Large heterogeneity of proteomic profiles in urine and plasma of urothelial bladder cancer patients

Plasma and urine samples from a treatment-naïve UBC patient cohort were subjected to a highly sensitive targeted proteomic analysis (Immuno-oncology panel I, OLINK). Clinical and demographic data are presented in Table 1. From the initial screening of 92 protein panel markers, a subset was excluded from further analyses because NPX levels were below the limit of detection (LOD) in a large proportion of samples. Markers below LOD in plasma: IL-1α, IFN-γ, IL-33, IL-21, IL-35, CXCL12, FGF2, IL-2, IFN-β, IL-4, IL-13, CD28; and in urine: IL-5, IL-13, CXCL12, TNF, CD40L, IL-10, IL-4, IFN-β, NOS3, IL-21, IFN-γ, IL-2, IL-33, IL-35. Unsupervised hierarchical clustering and uniform manifold approximation and projection (UMAP) dimensional reduction analyses of the remaining proteins in plasma and urine revealed immuno-oncology profiles predominantly driven by differences among individuals as opposed to clinical variables such as stage, grade, sex or age (Fig. 2A-D). The strength of the association between protein markers was investigated by Spearman rank correlation. The analysis revealed several proteins with significantly correlated urine and plasma concentrations from the 33 patients with paired samples. Following adjustment for multiple testing, 12 proteins involved in vital immune cell functions remained, with the strongest correlations observed for the surface-bound receptor/ligands LAMP3, MICA/B, PD-1 and CD27 (Fig. 2E).

## [INFORMATION SUPPLIED]
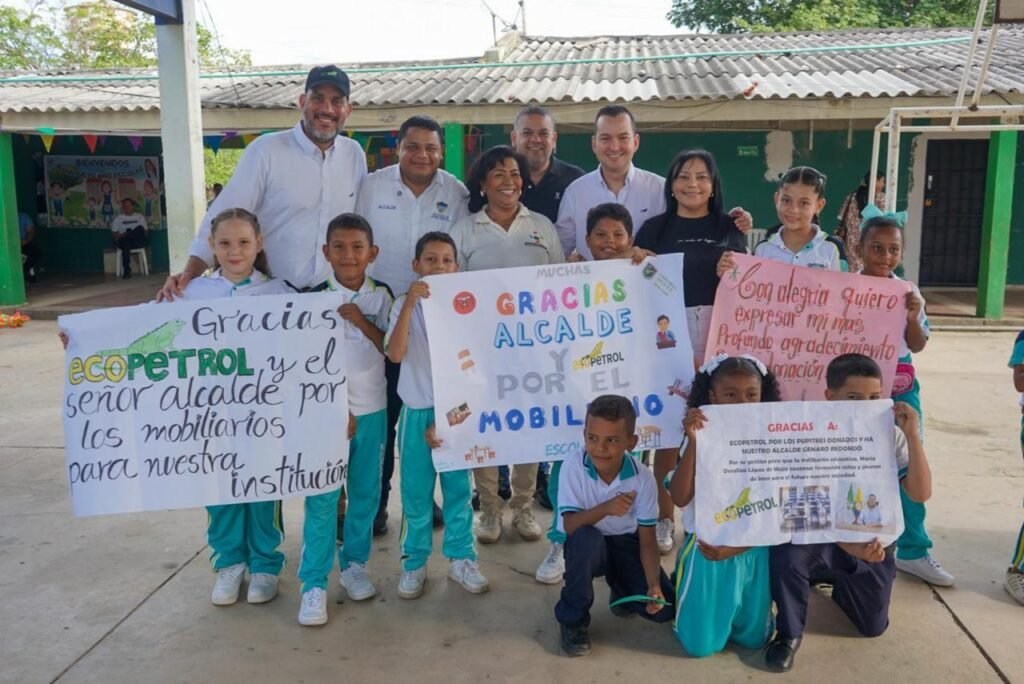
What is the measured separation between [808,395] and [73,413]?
2854 millimetres

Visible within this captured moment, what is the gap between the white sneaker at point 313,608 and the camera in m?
3.12

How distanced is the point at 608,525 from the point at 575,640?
406mm

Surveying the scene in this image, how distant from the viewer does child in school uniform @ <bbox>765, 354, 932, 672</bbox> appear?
2811 mm

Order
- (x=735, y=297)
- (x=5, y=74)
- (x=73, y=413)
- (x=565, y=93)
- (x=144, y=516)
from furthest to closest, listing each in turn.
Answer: (x=5, y=74) → (x=565, y=93) → (x=144, y=516) → (x=735, y=297) → (x=73, y=413)

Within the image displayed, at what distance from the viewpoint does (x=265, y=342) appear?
10.5ft

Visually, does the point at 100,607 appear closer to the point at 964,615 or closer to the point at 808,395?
the point at 808,395

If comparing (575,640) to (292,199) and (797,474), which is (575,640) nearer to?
(797,474)

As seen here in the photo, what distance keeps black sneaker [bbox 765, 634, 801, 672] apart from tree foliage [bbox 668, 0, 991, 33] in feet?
72.2

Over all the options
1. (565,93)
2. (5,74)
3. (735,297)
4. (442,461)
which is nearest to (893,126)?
(565,93)

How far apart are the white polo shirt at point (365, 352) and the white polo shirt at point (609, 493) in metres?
0.84

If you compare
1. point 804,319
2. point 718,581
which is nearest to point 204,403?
point 718,581

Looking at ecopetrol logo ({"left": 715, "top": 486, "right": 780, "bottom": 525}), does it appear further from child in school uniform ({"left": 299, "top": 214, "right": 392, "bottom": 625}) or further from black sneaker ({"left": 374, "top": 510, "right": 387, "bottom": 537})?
black sneaker ({"left": 374, "top": 510, "right": 387, "bottom": 537})

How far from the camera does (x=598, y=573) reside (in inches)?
117

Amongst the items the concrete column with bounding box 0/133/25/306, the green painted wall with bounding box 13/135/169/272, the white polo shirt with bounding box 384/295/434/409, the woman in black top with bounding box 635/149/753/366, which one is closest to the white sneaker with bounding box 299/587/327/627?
the white polo shirt with bounding box 384/295/434/409
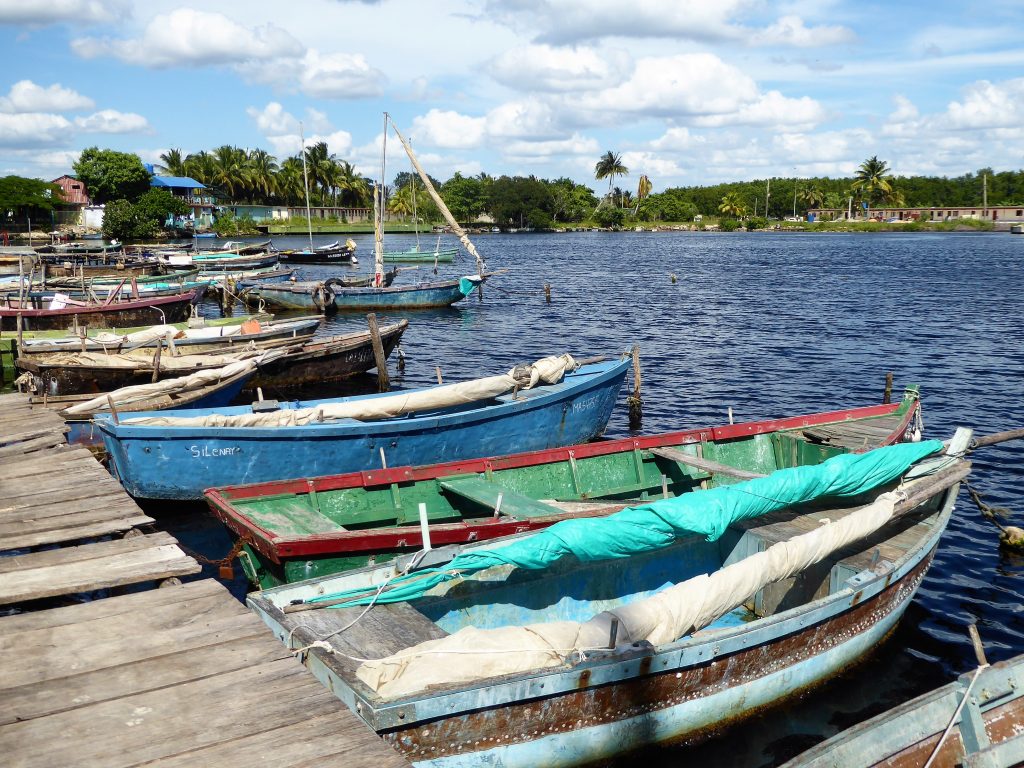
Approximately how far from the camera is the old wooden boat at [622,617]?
614 centimetres

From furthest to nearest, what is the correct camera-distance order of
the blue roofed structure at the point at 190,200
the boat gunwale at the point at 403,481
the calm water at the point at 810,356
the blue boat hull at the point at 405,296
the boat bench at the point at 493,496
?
the blue roofed structure at the point at 190,200
the blue boat hull at the point at 405,296
the calm water at the point at 810,356
the boat bench at the point at 493,496
the boat gunwale at the point at 403,481

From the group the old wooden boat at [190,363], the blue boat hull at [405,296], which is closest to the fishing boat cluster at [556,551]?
the old wooden boat at [190,363]

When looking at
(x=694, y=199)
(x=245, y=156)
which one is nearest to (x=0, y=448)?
(x=245, y=156)

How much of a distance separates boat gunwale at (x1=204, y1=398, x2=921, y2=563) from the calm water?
110 inches

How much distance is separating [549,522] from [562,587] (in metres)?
1.00

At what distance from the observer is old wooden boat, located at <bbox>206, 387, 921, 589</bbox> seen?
9.05 metres

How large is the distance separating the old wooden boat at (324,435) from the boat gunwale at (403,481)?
76.2 inches

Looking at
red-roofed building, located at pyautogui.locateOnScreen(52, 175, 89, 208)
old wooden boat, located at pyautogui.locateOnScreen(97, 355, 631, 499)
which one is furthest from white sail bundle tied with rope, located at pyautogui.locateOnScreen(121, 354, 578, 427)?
red-roofed building, located at pyautogui.locateOnScreen(52, 175, 89, 208)

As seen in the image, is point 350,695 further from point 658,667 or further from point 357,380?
point 357,380

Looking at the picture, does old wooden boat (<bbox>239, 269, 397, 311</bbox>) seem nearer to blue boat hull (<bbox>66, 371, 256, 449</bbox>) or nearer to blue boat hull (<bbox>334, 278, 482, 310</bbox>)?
blue boat hull (<bbox>334, 278, 482, 310</bbox>)

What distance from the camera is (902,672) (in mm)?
9961

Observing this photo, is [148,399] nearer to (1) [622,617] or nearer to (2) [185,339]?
(2) [185,339]

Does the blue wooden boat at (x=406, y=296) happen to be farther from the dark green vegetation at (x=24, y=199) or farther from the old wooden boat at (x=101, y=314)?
the dark green vegetation at (x=24, y=199)

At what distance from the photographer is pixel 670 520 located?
27.1 feet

## [ASSIGNED TASK]
In the bladder cancer text, which surface-bound receptor/ligands showed the strongest correlations between urine and plasma concentrations?

## [TASK SOLUTION]
LAMP3, MICA/B, PD-1 and CD27